President Park Geun-hye urged “a speedy resolution” to a historical dispute with Japan over the Imperial Japanese Army’s sexual enslavement of Korean women during World War II.

Her statement was relayed via Blue House spokesman Min Kyung-wook on Friday, just a day after Korean lawmakers met with Japanese Prime Minister Shinzo Abe in Tokyo.

In response to a question about the Blue House’s reaction to a meeting Thursday involving a group of bipartisan lawmakers from the Korea-Japan Parliamentarians’ Union and Prime Minister Abe, Min told reporters, “We are of the position that the ‘comfort women’ issue is a human rights issue and - taking into account that the victims are all elderly - wish for a speedy resolution.”

Thousands of Korean women were coerced or abducted into Japanese military brothels, or “comfort stations,” during the 1930s and ’40s to serve as sexual slaves, euphemistically referred to as “comfort women.”

Ruling Saenuri Party Rep. Suh Chung-won relayed to Abe a verbal message from Park looking forward to this year, which marks the 50th anniversary of diplomatic ties between Korea and Japan, serving as a “new starting point.”

She also expressed her hope that the dignity of Japan’s wartime victims could be fully restored.

“President Park’s hope is that the 55 remaining comfort women victims can fully regain their dignity, and that is what she’s working toward,” Ju Chul-ki, the senior presidential secretary for foreign affairs and security, said on Thursday.

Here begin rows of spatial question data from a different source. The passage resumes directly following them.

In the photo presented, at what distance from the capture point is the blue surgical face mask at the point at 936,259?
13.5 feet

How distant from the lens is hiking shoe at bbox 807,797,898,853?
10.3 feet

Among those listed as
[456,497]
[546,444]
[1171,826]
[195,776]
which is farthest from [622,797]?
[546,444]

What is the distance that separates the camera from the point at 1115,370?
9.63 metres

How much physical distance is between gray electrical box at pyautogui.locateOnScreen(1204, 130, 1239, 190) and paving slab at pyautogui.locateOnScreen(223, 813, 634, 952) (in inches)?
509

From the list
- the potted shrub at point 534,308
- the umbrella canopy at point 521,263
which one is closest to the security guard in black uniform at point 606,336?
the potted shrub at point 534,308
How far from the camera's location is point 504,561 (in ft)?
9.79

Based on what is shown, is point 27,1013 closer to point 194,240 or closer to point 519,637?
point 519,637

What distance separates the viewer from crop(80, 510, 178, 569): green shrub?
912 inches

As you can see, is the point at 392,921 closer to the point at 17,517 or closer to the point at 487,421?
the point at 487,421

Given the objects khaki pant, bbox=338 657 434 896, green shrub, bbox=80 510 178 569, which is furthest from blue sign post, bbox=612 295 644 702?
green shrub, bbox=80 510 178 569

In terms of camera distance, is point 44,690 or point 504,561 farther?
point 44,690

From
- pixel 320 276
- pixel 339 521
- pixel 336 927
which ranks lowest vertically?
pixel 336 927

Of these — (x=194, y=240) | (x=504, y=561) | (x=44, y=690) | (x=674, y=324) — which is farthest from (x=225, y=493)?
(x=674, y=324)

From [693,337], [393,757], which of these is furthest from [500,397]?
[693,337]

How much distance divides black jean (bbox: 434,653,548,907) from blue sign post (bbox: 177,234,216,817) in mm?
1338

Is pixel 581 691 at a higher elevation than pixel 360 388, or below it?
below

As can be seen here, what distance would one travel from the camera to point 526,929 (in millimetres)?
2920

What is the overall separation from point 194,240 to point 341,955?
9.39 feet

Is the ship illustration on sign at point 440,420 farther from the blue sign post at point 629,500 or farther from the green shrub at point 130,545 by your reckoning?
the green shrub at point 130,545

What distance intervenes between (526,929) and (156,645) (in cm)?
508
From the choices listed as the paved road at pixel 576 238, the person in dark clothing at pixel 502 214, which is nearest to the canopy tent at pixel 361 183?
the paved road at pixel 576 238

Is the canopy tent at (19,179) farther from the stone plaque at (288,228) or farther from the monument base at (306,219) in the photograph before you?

Abe responded to lawmakers by saying that he felt “heartbreaking pain” over the issue and that he planned to uphold the 1993 Kono Statement, a landmark apology issued by Yohei Kono, the chief cabinet secretary at the time, for the country’s wartime enslavement of hundreds of thousands of young women, many of them Korean.

However, he repeated his position that the comfort women issue should not be linked to foreign affairs and diplomatic issues.

While the Japanese government has verbally said that it stands by the Kono Statement, Seoul remains skeptical about Tokyo’s sincerity due to the lack of progress made in Foreign Ministry talks concerning comfort women and government-backed historical revisionism in school textbooks.